Dalam pembelaan nya Sumardhan memnyebutkan kejanggalan selama dalam persidangan. Diantaranya terkait BAP palsu dan para saksi yang tidak pernah mengetahui adanya jual beli antara Apeng dan Chandra.
“Jaksa penuntutu umum tidak bisa membuktikan kesalahan terdakwa. Pertama surat dakwaan berdasarkan pada BAP palusu. Kedua, Semua keterangan saksi yang disampaikan tidak mengetahui secara langsung akte jual beli dan tidak mengetahui jual beli. Ketiga bahwa alat bukti yang dipakai JPU adalah akte PPJB yang dibuat di notaris Budiman. Padahal akte itu tidak pernah dilampirkan pada BAP polisi. Akte tersebut itu tidak dijadikan dasar dalam membuat dalam surat dakwaan. Padahal sudah diketahui bahwa penjualan sertifikat 102, pada Tahun 2005 antara Apeng dan Hadian Ramadhan di Notaris Budiman itu tidak benar. Apeng tidak pernah menjual sertifikat itu ke Hadian,” ujar Sumardhan.
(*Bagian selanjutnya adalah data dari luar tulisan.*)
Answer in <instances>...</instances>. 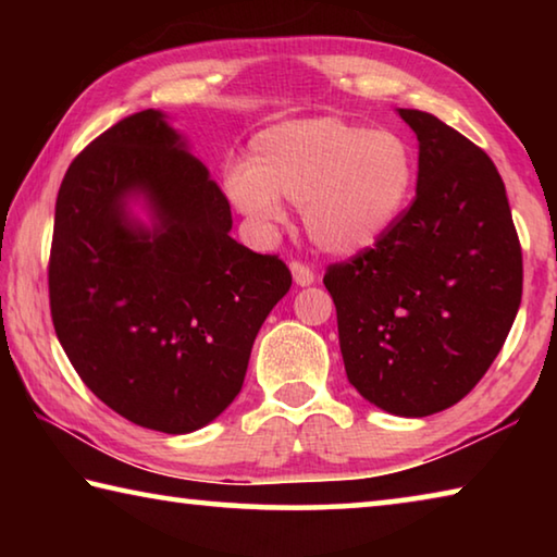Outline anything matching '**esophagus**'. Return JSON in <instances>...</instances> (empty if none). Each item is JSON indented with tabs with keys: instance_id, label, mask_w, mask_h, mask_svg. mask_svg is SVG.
<instances>
[{
	"instance_id": "obj_1",
	"label": "esophagus",
	"mask_w": 557,
	"mask_h": 557,
	"mask_svg": "<svg viewBox=\"0 0 557 557\" xmlns=\"http://www.w3.org/2000/svg\"><path fill=\"white\" fill-rule=\"evenodd\" d=\"M289 270H292V277H295V282H297L299 287H307V285H312V282H314V270L309 268V265H305V262L292 260L289 262Z\"/></svg>"
}]
</instances>
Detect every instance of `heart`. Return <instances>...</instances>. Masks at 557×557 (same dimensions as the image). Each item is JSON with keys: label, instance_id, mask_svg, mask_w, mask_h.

Dia juga menjelaskan bahwa seharusnya JPU membuktikan apa yang disampaikan di surat dakwaan. “Harus membuktikan apa yang ada di surat dakwaan, bukan mencari alat bukti lain. Harus menggunakan sumber hukum dari BAP polisi. Sebab dengan apa yang ada di BAP baru kemudian dituangkan dalam surat dakwaan. Sebab yang kami ketahui dalam surat dakwaan yang digunakan akte yang dibuat di Wahyudi Suyanto, namun tidak pernah dibuktikan dalam persidangan. Selain itu Akte di Wahyudi juga sudah batal karena karena sudah melahirkan akte jual beli yang baru,” ujar Sumardhan.